Görev tanımı: Aşağıdaki, Orta Doğu'da kadın seçmenlerin tercihlerini ve Batı solunun bu konudaki tutumunu ele alan metni son cümlesinden sonra sürdürür müsün?

Alıntı metin:
......

Irak’ta o yere göğe sığdırılamayan seçimlerde binlerce çarşaflı kadın sıraya
girdi ve muhtemelen başına bela olacak isimlerin yer aldığı listeye oy verdi.
İran’daki seçimde kadınların çoğu, Batı yanlısı reformcuları eleştiren köktenci
adaya destek sundu. Lübnan’da Hizbullah, Filistin’de Hamas, işçi sınıfına
mensup sıradan kadınların büyük bir kısmının desteğini alıyor.
Bu
gerçeği Batı medyası ve liberal yorumcular, pek kabul etmek istemiyorlar. Bu
beylere ve hanımefendilere göre elleri nasırlı işçi ve köylü kadınlar, bu
ülkelerin büyük çoğunluğu, kadın değil, sadece istatistik alanına ait basit
birer rakamdan ibaretler. Bu ülkelerde kadın denilince akla sadece, güneş
gözlükleri, rujlarıyla sosyetik kadın dergilerinin kapaklarından fırlamış o
küçük, kentli, köksüz seçkinler grubu geliyor.
İlginç
olan şu ki Batı solunun ağzından, yoksul dünyadaki kadın haklarıyla ilgili
meselenin son yirmi yıldır neoliberalizmin sebep olduğu felâketin sonucu
olduğuna dair tek bir laf bile işitilmiyor. Bu solcular, üçüncü dünyanın IMF ve
Dünya Bankası eliyle sömürgeleştirilmesi sebebiyle oluşan sefaletten bolca
bahsediyorlar, ama bu sömürgeleştirme çabalarını ve sefaleti, dünyanın bu
kısmında artan İslamî bilinçle nedense ilişkilendirme gereği duymuyorlar.

......

Sağlanan veriler:
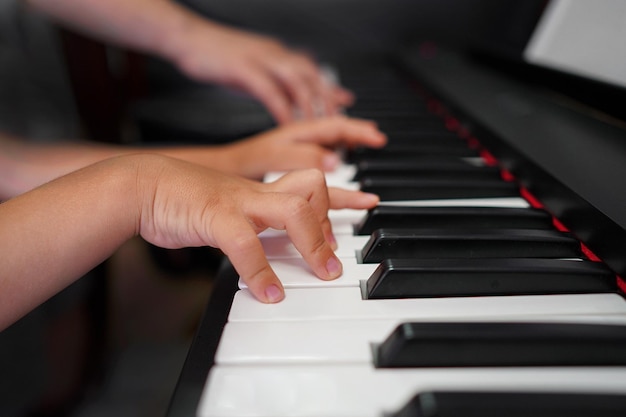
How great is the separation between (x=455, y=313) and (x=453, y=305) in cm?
1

......

Yazılı yanıt:
Son
yirmi yıldır yoksul dünyaya karşı Batı eliyle uygulanan ekonomik soykırım,
fuhuş sektörünün tüm insanlık tarihinde eşine rastlanmayan ölçüde gelişmesine
neden oldu. Afrika’dan Asya’ya, Latin Amerika’dan “yakın zamanda
özgürleştirilmiş olan” Doğu Avrupa’ya kadar birçok yerde yaşanan yıkımla
yüzleşen ve Batı’nın kadın haklarına dair yalanlarına boğulan birçok yoksul
kadın, bugün ancak bedenlerini erkeklere satarak hayatta kalabiliyorlar. Bu
erkeklerin büyük bir kısmı da zengin ve Batılı erkekler. Fuhuş, hangi biçim
altında olursa olsun, kadının onurunu ayaklar altına alıyor.
Üçüncü
dünyada ve Doğu Avrupa’nın belirli kısımlarında bugün eve ekmeği kadınlar
getiriyor, ailelerini onlar besliyor, başlarını sokacak evi onlar buluyor, üst
başı onlar satın alıyor, bunu da hayatta kalmak adına, kendi bedenlerini
satarak yapıyor.
Emperyalizm
ve yerli işbirlikçileri, gezegenin üçte ikisini, dünya kadınlarının büyük
çoğunluğunun yaşadığı yurdu, devasa bir geneleve çevirdi, üstelik bu genelevin
giriş kapısında ışıl ışıl yanan ve hiç sönmeyen o neonlu tabelada “Kadın
Hakları” yazılı.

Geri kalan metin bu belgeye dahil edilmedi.